- WHAT IS ASKED:
- A) According to the Forfeit article, why would the woman Frank loves have second thoughts about giving him a second chance? Answer in one to three sentences.
- B) Continue the Forfeit article from its last sentence.

--- BEGIN SOURCE TEXT ---

Forfeit is a 2007 American mystery thriller film directed by Andrew Shea, starring Billy Burke, Sherry Stringfield, John Aylward and Gregory Itzin.

Cast
 Billy Burke as Frank O'Neal
 Sherry Stringfield as Karen
 John Aylward
 Gregory Itzin
 Phil Reeves
 Kirk Baltz as Phil
 Robert Rusler as Jimmy
 Lee Garlington
 Chris McKenna
 Steven Williams
 Wayne Knight as Bob

Plot

Frank O’Neal did something terrible when he was young, but he seems to be a changed man. He’s back in the old neighborhood after eighteen years, has a steady job as a security guard for an armored car company and he wants the love of his life to give him a second chance. She suffered more than anyone from what Frank did, but she’s never gotten over him and maybe she still has a shot at happiness. She’d have second thoughts if she knew about his obsession with his roommate’s height, that he spends every waking moment yelling at one particular television preacher and that he’s planning to rob the armored car company of every penny in its vault.

Reception

Forfeit  premiered at the SXSW Film Festival and went on to screen at numerous other festivals including the Brooklyn International Film Festival, the Palm Beach International Film Festival, the Breckenridge Festival of Film, the Sedona International Film Festival, the Flint Film Festival, Filmfest Hamburg (international premiere), the Edmonton International Film Festival, Starz Denver Film Festival, the Northampton Independent Film Festival, and the Santa Fe Film Festival.

--- END SOURCE TEXT ---
--- BEGIN PROVIDED INFORMATION ---

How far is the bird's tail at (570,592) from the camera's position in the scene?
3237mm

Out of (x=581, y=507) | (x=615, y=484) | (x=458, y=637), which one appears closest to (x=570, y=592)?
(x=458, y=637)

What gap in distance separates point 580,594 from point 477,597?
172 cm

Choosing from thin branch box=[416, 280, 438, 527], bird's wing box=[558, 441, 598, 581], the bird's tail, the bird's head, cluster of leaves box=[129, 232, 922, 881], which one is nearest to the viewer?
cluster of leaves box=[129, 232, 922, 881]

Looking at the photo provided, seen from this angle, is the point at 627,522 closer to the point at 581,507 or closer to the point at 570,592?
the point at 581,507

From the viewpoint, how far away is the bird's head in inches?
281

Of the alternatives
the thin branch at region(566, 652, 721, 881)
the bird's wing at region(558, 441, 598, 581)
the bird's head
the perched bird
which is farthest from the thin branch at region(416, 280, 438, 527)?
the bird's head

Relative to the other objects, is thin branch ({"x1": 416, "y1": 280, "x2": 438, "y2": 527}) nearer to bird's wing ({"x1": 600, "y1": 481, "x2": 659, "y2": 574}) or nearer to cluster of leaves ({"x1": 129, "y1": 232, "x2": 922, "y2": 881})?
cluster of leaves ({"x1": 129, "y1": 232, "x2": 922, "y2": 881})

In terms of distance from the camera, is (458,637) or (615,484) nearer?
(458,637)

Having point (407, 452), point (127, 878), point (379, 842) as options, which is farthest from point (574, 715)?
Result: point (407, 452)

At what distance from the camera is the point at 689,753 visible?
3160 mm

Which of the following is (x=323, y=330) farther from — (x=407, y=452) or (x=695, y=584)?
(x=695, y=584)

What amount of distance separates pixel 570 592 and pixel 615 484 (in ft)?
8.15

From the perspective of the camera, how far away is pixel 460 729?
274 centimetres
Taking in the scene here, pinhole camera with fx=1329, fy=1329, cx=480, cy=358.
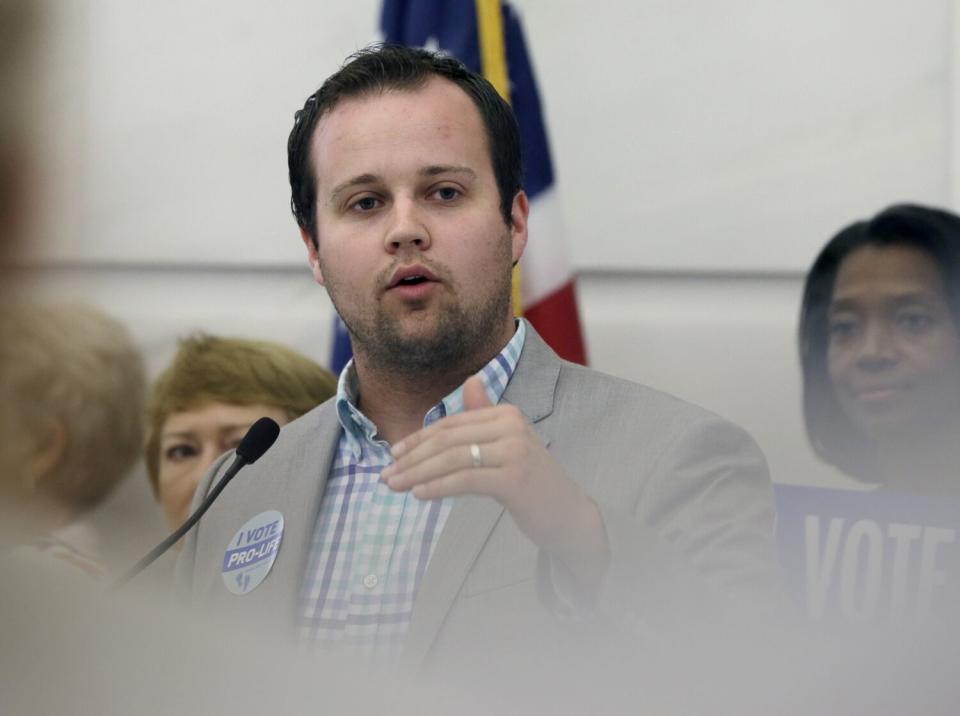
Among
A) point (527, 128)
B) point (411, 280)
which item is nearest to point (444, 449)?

--- END PROVIDED INFORMATION ---
--- BEGIN PROVIDED INFORMATION ---

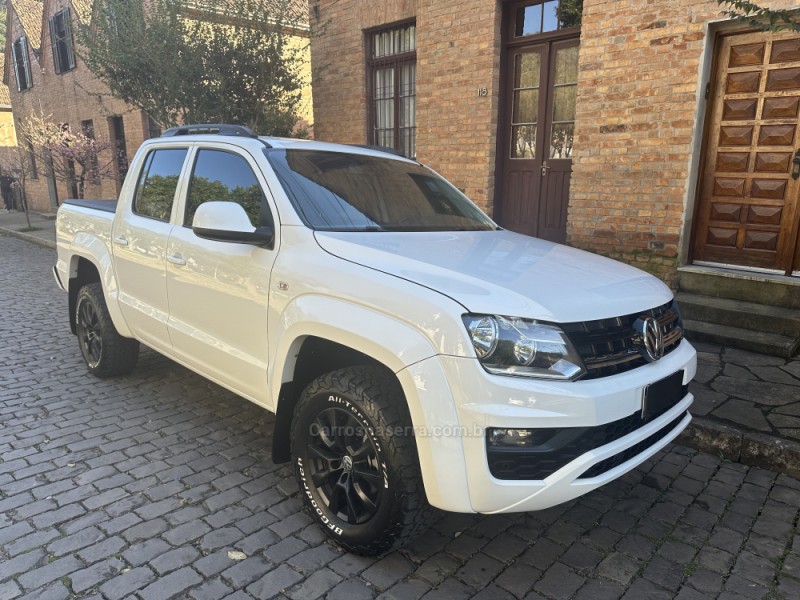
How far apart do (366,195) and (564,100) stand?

--- END PROVIDED INFORMATION ---

- EXPECTED ANSWERS:
- A) She would hesitate if she knew about his obsession with his roommate's height and his habit of spending every waking moment yelling at one particular television preacher. She would also hesitate if she knew he was planning to rob the armored car company of every penny in its vault.

- B)
Jeremy Martin of the The Austin Chronicle wrote that "With its plot twists – some of which are pretty smart – plus its religious commentary, creative editing, and casting of Newman from Seinfeld, it's worth more than most films in the mystery-crime genre."  LA Weekly wrote that while Burke "manages to make his character’s confusion weirdly resonant", Shea "can’t seem to decide if he’s making a thriller, a boozy blue-collar melodrama or a religious parable", and the film "ends up as a muddled mix of all three".

Justin Chang of Variety praised Burke's performance, calling it "decently sustained", and  wrote that while the film "doesn’t overstay its welcome", it is an "overworked revenge thriller that’s all setup and little payoff". Lawrence Wang of Film Threat wrote that "just past the half-way point of the movie, the pacing of the movie begins to really pick-up as the scenes are directed with more confidence and style and I found myself getting really engaged"... but that the film "suffered from an overqualified cast and an unfocused script and director." Popsyndicate.com gave the film four stars and concluded that "As a modern morality tale wrapped in the noir, Forfeit delivers. For the USA Festival, it is a highlight film."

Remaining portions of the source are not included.